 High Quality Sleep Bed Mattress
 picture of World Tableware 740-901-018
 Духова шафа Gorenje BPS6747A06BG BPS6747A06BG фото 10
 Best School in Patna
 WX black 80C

|---|

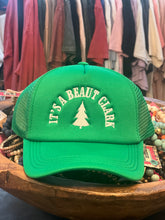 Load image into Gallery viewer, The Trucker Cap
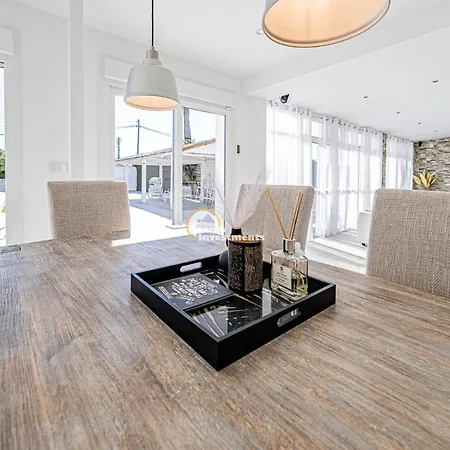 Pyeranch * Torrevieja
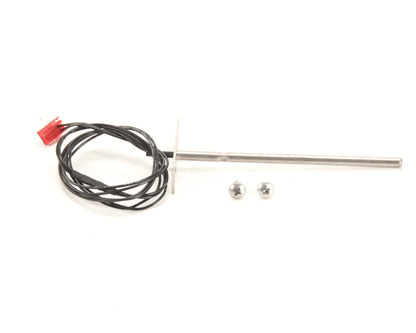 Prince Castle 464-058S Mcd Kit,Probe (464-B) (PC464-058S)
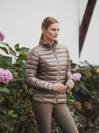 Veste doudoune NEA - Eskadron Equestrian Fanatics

|---|

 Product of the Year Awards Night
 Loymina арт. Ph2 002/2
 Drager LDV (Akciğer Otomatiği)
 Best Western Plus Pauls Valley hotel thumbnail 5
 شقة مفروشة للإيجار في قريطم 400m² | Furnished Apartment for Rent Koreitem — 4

|---|

#### [REQUIREMENT]
Rewrite the rows from the line with "High Quality Sleep Bed Mattress" up to and including the line with "WX black 80C", replacing "Mattress" with "Topper" and leaving everything else unchanged.

#### [WRITTEN ANSWER]
 High Quality Sleep Bed Topper
 picture of World Tableware 740-901-018
 Духова шафа Gorenje BPS6747A06BG BPS6747A06BG фото 10
 Best School in Patna
 WX black 80C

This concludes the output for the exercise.